Greg Wyatt Jr.'s core claim about Apple refusing substantial AI chip investments in 2023 while competitors spent heavily is substantiated. Apple spent more than double its R&D budget on share buybacks last year, some $77 billion. (Source). Apple’s current struggles with Apple Intelligence and Siri began in early 2023 when AI head John Giannandrea sought approval from CEO Tim Cook to purchase more AI chips for development. Cook initially approved doubling the team’s chip budget, but CFO Luca Maestri reportedly reduced the increase to less than half that amount. At the time, Apple’s data centers had about 50,000 GPUs that were more than five years old – far fewer than the hundreds of thousands of chips being purchased by competitors like Microsoft, Google, and Meta. (Source)

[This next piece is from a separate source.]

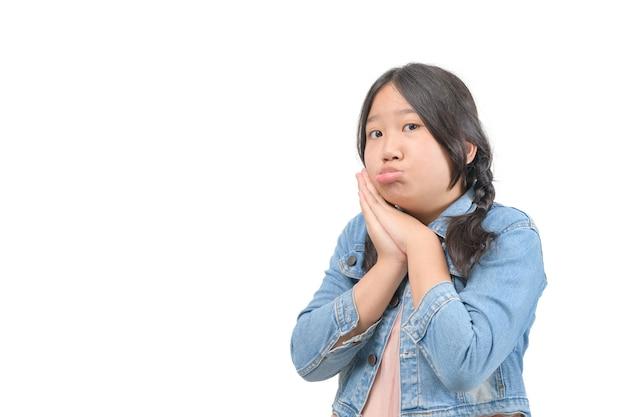 Closeup portret meisje gebaren met beroep emotie geïsoleerd witte achtergrond. positieve emoties, gezichtsuitdrukkingen, gevoelens, tekens symbolen, lichaamstaal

They announced a $400+ billion investment plan in the US over four years ago. This is a continuation of a course they were already on. An increase to something already in progress. By no means a recent course change.
LLMs are a dead end and have hit the wall. They require incredible amounts of power and compute for very little gain. Meanwhile, the productivity gains and employee replacement are not going all that well in the real world, despite what the snake oil salesmen continue to claim.
LLMs are a fantastic technology demonstration that has been majorly overhyped when it comes to real world benefits. And in no way does Apple need to be in the LLM business. Even Sam Altman recognizes it is a bubble, while at the same time saying OpenAI needs three trillion dollars to take the next step. Three Trillion Dollars, with no plan to be profitable. And clearly, despite the claims, Open AI has no idea how to achieve “AGI”.
The strategic question is are LLMs worth investing in. I’m thinking Mr. Maestri made the right call here.
I think Apple has been sensible by not going all out on AI. It’s better to let AI companies work out the kinks and develop the models, and then tap into their resources, than waste billions on a technology that has little to do with Apple’s core business.
Imagine they’d gone all out on Blockchain during the hype. At the height of the hype cycle, Blockchain evangelists believed it would replace the internet, but in the end it was just a useful database in some niche areas.
I think LLMs will be useful for text processing and for developers writing code, but not much more. The hype will die down and the evangelists that came from Blockchain to AI will leave for the next big shiny hyped up technology. AI will become truly useful when more advanced forms of intelligence are developed, using other types of machine learning that don’t rely on statistical models that process lots of data.
It’s not morally or economically feasible to use a LLM all day for automations and agents as the AI companies want because it uses so much power. This is irresponsible and wrong as if everyone did this it would lead to an environmental disaster. Normally, a simple shell script can do the same automations (using a scheduler like cron) with almost zero energy requirements.
People need to stop using these tools everywhere they can, instead they need to think about where they should use it because it’s the only alternative, choosing more efficient solutions where possible.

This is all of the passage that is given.